Page MenuHomePhabricator

Receiving puppet run failure alert for instance where manual puppet runs complete fine
Closed, ResolvedPublic

Description

I am receiving a regular email with the subject Alert: puppet failed on maps-wma1.maps.eqiad.wmflabs. There was an issue - caused by me by pinning certain apt sources - that I resolved.

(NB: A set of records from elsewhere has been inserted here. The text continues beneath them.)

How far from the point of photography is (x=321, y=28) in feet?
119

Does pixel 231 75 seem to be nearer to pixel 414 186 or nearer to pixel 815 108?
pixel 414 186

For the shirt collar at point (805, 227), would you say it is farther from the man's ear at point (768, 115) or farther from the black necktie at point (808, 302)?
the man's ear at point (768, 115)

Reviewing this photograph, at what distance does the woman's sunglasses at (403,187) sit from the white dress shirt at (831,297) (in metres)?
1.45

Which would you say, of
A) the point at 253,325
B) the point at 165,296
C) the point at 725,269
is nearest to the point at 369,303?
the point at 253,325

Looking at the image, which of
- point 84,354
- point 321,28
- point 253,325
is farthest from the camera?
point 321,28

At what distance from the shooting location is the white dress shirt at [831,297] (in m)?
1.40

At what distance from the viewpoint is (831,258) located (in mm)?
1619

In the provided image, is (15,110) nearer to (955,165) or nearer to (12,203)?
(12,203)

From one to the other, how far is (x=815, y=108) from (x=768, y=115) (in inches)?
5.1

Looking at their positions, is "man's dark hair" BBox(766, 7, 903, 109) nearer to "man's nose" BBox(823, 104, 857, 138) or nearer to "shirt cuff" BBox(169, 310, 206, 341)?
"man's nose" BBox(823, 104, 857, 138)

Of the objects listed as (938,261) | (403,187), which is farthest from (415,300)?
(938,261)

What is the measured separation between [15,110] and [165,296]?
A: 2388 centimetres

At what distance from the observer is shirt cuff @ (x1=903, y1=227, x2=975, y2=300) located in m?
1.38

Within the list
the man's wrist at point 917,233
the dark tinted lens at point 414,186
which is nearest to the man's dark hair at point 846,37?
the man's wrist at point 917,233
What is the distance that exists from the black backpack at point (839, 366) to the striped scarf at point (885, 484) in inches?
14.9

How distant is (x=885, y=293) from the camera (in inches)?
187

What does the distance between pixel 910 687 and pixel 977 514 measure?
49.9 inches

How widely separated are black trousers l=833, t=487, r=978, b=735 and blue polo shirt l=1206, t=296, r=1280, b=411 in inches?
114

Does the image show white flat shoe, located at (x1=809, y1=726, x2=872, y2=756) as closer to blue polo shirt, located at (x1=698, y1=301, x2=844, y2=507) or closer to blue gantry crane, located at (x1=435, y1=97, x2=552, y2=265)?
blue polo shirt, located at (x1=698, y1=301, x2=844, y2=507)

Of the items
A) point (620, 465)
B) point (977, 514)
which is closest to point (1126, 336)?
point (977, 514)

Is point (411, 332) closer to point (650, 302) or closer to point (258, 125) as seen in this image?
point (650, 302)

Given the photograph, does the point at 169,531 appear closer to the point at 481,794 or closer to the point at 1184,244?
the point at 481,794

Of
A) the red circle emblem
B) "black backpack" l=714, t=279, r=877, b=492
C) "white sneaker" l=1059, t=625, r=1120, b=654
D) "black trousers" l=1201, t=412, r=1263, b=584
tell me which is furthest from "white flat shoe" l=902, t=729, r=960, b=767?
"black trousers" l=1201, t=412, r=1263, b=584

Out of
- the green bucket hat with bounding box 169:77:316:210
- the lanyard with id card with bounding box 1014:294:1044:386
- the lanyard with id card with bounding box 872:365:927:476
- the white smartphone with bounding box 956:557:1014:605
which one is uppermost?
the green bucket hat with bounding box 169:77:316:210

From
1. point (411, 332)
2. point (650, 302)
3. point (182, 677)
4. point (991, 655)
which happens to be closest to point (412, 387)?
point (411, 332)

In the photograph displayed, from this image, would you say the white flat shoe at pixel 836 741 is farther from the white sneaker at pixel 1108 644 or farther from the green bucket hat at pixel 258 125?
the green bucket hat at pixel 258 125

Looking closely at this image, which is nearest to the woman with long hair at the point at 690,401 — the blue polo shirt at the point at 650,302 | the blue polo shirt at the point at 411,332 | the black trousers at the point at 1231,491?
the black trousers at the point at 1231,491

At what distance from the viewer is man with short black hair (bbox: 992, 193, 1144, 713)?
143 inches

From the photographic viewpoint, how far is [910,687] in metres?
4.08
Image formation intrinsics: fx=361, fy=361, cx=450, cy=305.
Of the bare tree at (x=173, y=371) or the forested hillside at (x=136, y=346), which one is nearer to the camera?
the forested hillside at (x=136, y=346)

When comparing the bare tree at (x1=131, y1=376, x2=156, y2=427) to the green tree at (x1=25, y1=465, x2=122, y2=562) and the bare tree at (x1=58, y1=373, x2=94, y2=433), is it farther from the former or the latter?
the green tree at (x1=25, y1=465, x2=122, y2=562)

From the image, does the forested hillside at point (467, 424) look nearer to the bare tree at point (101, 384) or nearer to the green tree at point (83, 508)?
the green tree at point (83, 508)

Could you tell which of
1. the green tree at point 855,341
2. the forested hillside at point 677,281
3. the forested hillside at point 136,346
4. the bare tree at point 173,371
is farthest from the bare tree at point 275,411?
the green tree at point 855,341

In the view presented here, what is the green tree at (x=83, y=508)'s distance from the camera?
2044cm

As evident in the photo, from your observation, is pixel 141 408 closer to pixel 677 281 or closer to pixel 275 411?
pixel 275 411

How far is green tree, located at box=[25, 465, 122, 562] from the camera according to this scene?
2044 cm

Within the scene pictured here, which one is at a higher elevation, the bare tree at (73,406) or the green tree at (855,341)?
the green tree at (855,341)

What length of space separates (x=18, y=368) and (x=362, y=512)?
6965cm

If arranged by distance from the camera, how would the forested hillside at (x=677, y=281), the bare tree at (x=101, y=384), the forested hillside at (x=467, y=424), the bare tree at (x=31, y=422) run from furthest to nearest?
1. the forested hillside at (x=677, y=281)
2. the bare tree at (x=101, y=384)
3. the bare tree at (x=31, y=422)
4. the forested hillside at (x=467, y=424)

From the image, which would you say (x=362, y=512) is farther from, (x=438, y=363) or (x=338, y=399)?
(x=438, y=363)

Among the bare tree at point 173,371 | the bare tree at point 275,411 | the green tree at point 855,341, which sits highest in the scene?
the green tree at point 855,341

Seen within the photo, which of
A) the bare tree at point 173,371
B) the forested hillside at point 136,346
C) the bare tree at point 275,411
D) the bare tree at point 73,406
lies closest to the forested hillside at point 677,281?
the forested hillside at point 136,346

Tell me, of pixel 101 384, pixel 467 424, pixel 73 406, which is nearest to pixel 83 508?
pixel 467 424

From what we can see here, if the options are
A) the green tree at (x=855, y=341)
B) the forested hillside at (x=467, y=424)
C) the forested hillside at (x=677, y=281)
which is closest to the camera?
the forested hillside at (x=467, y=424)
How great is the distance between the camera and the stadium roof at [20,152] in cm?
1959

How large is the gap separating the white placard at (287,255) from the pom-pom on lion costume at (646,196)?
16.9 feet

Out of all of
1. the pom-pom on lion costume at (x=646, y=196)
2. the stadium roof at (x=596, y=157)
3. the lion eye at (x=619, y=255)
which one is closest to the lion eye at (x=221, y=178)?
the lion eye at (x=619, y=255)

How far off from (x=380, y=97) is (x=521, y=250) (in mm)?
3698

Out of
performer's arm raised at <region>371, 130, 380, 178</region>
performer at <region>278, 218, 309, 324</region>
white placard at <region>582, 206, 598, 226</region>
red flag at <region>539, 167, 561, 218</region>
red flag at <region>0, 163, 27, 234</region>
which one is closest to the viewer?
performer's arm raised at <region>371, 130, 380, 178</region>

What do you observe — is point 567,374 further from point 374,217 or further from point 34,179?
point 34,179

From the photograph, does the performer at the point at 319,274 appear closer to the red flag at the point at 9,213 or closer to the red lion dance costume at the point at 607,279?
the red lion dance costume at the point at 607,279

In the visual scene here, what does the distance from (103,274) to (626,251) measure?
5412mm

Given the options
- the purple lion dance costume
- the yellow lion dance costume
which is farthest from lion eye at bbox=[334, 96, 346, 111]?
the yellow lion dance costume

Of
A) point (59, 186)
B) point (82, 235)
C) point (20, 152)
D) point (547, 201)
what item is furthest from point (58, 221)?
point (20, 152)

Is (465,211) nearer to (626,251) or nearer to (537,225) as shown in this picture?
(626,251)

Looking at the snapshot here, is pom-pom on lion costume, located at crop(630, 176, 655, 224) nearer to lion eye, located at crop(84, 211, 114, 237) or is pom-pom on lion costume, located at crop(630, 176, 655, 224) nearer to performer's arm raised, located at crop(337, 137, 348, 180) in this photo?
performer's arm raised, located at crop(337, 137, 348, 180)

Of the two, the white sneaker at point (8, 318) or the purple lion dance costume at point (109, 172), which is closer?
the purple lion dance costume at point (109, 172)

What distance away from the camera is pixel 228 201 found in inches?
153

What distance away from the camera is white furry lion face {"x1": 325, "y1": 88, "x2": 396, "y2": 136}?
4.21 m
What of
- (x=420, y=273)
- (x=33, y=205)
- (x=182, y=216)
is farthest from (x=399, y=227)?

Manual puppet runs now yield:

dschwen@maps-wma1:~$ sudo su -
root@maps-wma1:~# puppet agent -tv
info: Retrieving plugin
info: Loading facts in /var/lib/puppet/lib/facter/puppet_config_dir.rb
info: Loading facts in /var/lib/puppet/lib/facter/physicalcorecount.rb
info: Loading facts in /var/lib/puppet/lib/facter/puppet_vardir.rb
info: Loading facts in /var/lib/puppet/lib/facter/lldp.rb
info: Loading facts in /var/lib/puppet/lib/facter/initsystem.rb
info: Loading facts in /var/lib/puppet/lib/facter/pe_version.rb
info: Loading facts in /var/lib/puppet/lib/facter/labsprojectfrommetadata.rb
info: Loading facts in /var/lib/puppet/lib/facter/ganeti.rb
info: Loading facts in /var/lib/puppet/lib/facter/root_home.rb
info: Loading facts in /var/lib/puppet/lib/facter/apt.rb
info: Caching catalog for maps-wma1.maps.eqiad.wmflabs
info: Applying configuration version '1457552575'
notice: Finished catalog run in 20.26 seconds
root@maps-wma1:~# echo $?
0

Which looks fine to me.

Event Timeline

Can you tell me when you fixed the puppet issue, and when you received your most recent email nag?

Last nag: ~13h ago. Fixed three days ago.

dschwen added a project: Cloud-Services.
dschwen added a subscriber: Andrew.
yuvipanda subscribed.

Just got another one

Received: from root by maps-wma1.maps.eqiad.wmflabs with local (Exim 4.76)
	(envelope-from <root@wmflabs.org>)
	id 1af1B1-0002vD-1l
	for xxxxxxxx@xxxxxx.xxx; Sun, 13 Mar 2016 08:15:03 +0000
Date: Sun, 13 Mar 2016 08:15:03 +0000
To: xxxxxxxx@xxxxxx.xxx
Subject: Alert:  puppet failed on maps-wma1.maps.eqiad.wmflabs

The emails are sent when puppet has not run for 24 hours. Specifically, the code checks the 'last_run' parameter in /var/lib/puppet/state/last_run_summary.yaml. That file on maps-wma1 indicates the last run was 1457552917 (=9 march 2016 @ 7:48pm). That seems to coincide with your manual run, so this suggests somehow the crontab is not working.

root@maps-wma1:~# bash -x /usr/local/sbin/puppet-run
+ set -e
+ touch /var/log/puppet.log
+ chmod 600 /var/log/puppet.log
++ puppet agent --configprint agent_catalog_run_lockfile
+ PUPPETLOCK='invalid parameter: agent_catalog_run_lockfile'

and this might have something to do with the puppet version:

root@maps-wma1:~# puppet agent --version
2.7.11

whereas

valhallasw@tools-bastion-05:~$ puppet agent --version
3.4.3

2.7.11 is the version packaged by ubuntu, while 3.4.3 is the one that should be installed (from apt.wm.o). I suggest upgrading -- that will probably make the crontab work as expected again.

Thanks, I upgraded puppet. Let's see if that makes me compliant again :-)

dschwen claimed this task.

No further emails received. Closing. Thanks!